Oggi ci si imbatte spesso in critiche alla scarsa qualità della sua scrittura, all’ingenuità delle sue trame – cosa che in Io, Asimov egli non ha difficoltà ad ammettere, e che ammetteva anche in precedenza, per esempio nella premessa che accompagna Nemesis, in cui ricorda di aver sempre voluto scrivere per farsi capire e non per vincere il Pulitzer –, al peso eccessivo del suo nome: una sorta di Benedetto Croce della fantascienza, a cui si rimprovera di aver tenuto il genere imbrigliato nei cliché degli anni Trenta; accusa ingenerosa, perché i best-seller di Asimov apparvero negli anni d’oro del cyberpunk e dopo la grande stagione della New Wave, quando cioè la fantascienza era già stata completamente rivoluzionata. Di recente si è insistito, sull’onda del fenomeno me too, sull’atteggiamento disinvolto che Asimov aveva con le donne, ai limiti della molestia. Sono apparse testimonianze di colleghi che lo frequentavano durante le convention e che ricordavano come poteva essere sgradevole la sua abitudine di abbracciare, baciare, toccare ogni donna che gli passava sottomano: anche di questa abitudine, peraltro, Asimov non ha mai taciuto, benché certo all’epoca dovesse essere più socialmente tollerata.

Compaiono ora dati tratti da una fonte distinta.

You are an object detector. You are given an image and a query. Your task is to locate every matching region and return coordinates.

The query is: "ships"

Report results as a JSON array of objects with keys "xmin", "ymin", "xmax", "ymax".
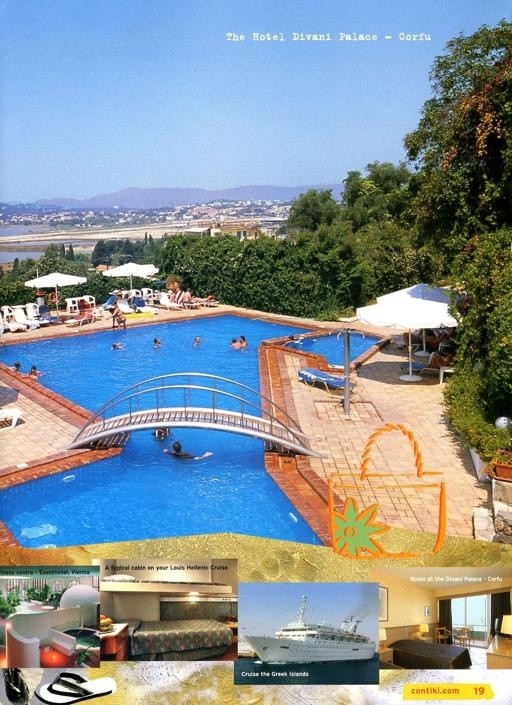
[{"xmin": 241, "ymin": 594, "xmax": 376, "ymax": 664}]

Ma seppure finisse vittima del revisionismo o addirittura della cancel culture, Asimov potrà stare tranquillo: anche se il desiderio di essere ricordato a lungo dopo la morte non gli era estraneo, come ammette nell’autobiografia, era consapevole che il suo lascito più importante non sono stati i quasi cinquecento libri o l’impronta nella storia della fantascienza, ma egli stesso, il personaggio Isaac Asimov, l’uomo dietro lo scrittore, la cui influenza sul mondo in cui visse è stata, quella sì, indelebile.

Letture
  • Isaac Asimov, Io, Asimov, Armenia, Milano, 1980.
  • Isaac Asimov, Nemesis, Mondadori, Milano, 1990.
  • Isaac Asimov, Cronologia delle scoperte scientifiche, PAN, Milano, 1991.
  • Isaac Asimov, Civiltà extraterrestri, Mondadori, Milano, 2020.
  • Isaac Asimov, In principio. Il libro della Genesi interpretato alla luce della scienza, Mondadori, Milano, 2020.
  • Isaac Asimov, L’orlo della Fondazione, in Fondazione III. Il Ciclo delle Fondazioni, Mondadori, Milano, 2020.
  • Isaac Asimov, Il libro di scienza, Mondadori, Milano, 2021.
  • Isaac Asimov, Io, robot, Mondadori, Milano, 2021.
  • Isaac Asimov, Neanche gli Dei, Mondadori, Milano, 2021.